HER MAJESTY THE QUEEN,

Respondent.

 

Motion to set aside the dismissal of the applicant’s appeal after the filing of a notice of discontinuance, heard on October 11, 2016, at Belleville, Ontario.

Before: The Honourable Justice Réal Favreau


Appearances:

 

Counsel for the Applicant:

Robert F. Goddard

Counsel for the Respondent:

Alexander Nguyen

 

ORDER

          The motion is dismissed with costs in accordance with the attached Reasons for Order.

Signed at Ottawa, Canada, this 21st day of October 2016.

“Réal Favreau”

Favreau J.

 


Citation: 2016 TCC 235

Date: 20161021

Docket: 2014-2851(IT)G

BETWEEN:

MARTIN STOVER,

Applicant,

and

HER MAJESTY THE QUEEN,

Respondent.

 


REASONS FOR ORDER

Favreau J.

[1]              Mr. Martin Stover filed a motion to the Court for an order pursuant to paragraph 172(2)(a) of the Tax Court of Canada Rules (General Procedure) (the “Rules”) to set aside the “deemed” judgment dismissing his appeal and to reinstate his appeal.

[2]              By notices of reassessment dated November 24, 2008, the Minister of National Revenue (the “Minister”) adjusted Mr. Stover’s tax liability and disallowed commission expenses in the amounts of $72,392 and $82,143 for the 2005 and 2006 taxation years respectively.

[3]              By notice of objection dated February 26, 2013, Mr. Stover objected to the reassessments and the Minister confirmed the reassessments by notice of confirmation dated March 27, 2014.

[4]              On December 9, 2014, Mr. Stover obtained an order from the Court extending the time within which an appeal from the reassessments made under the Income Tax Act for the 2005 and 2006 taxation years may be instituted.

[5]              Although Mr. Stover has been representing himself in his appeal, he sought the assistance of his long-time legal counsel, Mr. J. David Crowe.

**Records supplied**
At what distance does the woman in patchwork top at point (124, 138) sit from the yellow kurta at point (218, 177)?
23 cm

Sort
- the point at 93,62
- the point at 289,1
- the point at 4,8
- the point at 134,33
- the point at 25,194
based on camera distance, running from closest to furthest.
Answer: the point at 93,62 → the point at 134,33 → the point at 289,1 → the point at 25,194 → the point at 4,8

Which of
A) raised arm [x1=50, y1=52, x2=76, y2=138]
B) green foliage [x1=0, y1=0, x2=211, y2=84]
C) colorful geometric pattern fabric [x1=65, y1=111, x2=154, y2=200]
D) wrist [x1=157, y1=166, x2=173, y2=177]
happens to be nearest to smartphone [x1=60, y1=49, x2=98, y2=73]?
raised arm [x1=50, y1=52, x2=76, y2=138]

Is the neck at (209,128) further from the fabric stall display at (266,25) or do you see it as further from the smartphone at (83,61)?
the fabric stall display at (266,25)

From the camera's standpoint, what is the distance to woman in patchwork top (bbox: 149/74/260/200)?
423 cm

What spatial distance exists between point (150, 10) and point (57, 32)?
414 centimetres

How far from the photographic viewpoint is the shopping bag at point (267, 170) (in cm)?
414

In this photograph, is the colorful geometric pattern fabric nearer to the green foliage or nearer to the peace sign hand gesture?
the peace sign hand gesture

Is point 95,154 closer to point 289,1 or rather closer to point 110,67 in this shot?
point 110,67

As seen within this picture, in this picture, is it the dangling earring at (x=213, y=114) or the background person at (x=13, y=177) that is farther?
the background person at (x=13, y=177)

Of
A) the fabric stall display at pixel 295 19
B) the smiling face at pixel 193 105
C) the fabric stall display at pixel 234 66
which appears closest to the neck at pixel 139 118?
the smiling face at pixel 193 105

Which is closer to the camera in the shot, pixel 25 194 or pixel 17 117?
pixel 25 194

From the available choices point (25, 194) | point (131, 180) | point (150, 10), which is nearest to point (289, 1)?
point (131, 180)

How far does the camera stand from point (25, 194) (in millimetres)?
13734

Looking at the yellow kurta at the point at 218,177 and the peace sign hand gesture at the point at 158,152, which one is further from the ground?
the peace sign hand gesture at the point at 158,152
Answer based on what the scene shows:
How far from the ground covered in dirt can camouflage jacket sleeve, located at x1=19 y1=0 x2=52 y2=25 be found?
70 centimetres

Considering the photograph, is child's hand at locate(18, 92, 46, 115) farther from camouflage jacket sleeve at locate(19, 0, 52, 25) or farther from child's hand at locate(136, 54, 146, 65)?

**What to work on**
Write the next part of the Tax Court reasons on Martin Stover's motion, beginning after the sentence on his long-time legal counsel. The items are not required for this work.

**Output of the exercise**
[6]              For instance, Mr. Crowe attempted to have the lien filed with the sheriff’s office on the applicant’s house based on the reassessments, lifted because the reassessments were under appeal in the Tax Court of Canada. Mr. Crowe was also consulted by Mr. Stover when he was served with the respondent’s notice of motion and amended notice of motion to strike out certain portions of his notice of appeal, which motion was returnable by January 21, 2015.

[7]              Mr. Stover also brought to Mr. Crowe’s attention, a letter dated October 28, 2015, informing of a pending status hearing before the Tax Court of Canada.

[8]              Mr. Stover consulted his accountant and Mr. Crowe concerning the advantages of making an application to the Fairness Committee, now known as the Taxpayer Relief Committee, as an alternate process to resolve his tax dispute. Mr. Stover’s conversations with his accountant and Mr. Crowe did not make him aware that discontinuing his appeal would amount to a full acceptance of his tax liability.

[9]              During the month of November 2015, Mr. Stover informed Mr. Crowe that he was going to ask for relief by way of the Taxpayer Relief provisions. Based on his understanding of Mr. Stover’s intent, Mr. Crowe forwarded a letter dated December 1, 2015 to the registrar of the Tax Court of Canada, informing that the appellant would not proceed with his appeal.

[10]         At the beginning of December 2015, Mr. Stover’s accountant referred him to Mr. Wayne Warner of Warner Tax Consultants with regards to his tax issues and Mr. Stover retained Mr. Warner in early January 2016.

[11]         On March 16, 2016, Mr. Stover received a letter dated March 8, 2016 from the Canada Revenue Agency (the “CRA”) Collection Division demanding payment of the disputed amount within 30 days. Mr. Stover then became aware that the request for payment resulted from the discontinuance of his appeal and that there was a judgment against him that rendered him liable for the amounts claimed by way of the reassessments.

[12]         On March 29, 2016, Mr. Warner forwarded a letter to the CRA informing it that to his knowledge, the applicant’s file was under appeal and that CRA’s letter did not make sense considering that he was retained in early January 2016 by Mr. Stover to represent him in the audit and collection process relating to his tax appeal.

[13]         Mr. Stover and Mr. Crowe each signed a separate affidavit which were filed as evidence at this hearing and they both testified as well.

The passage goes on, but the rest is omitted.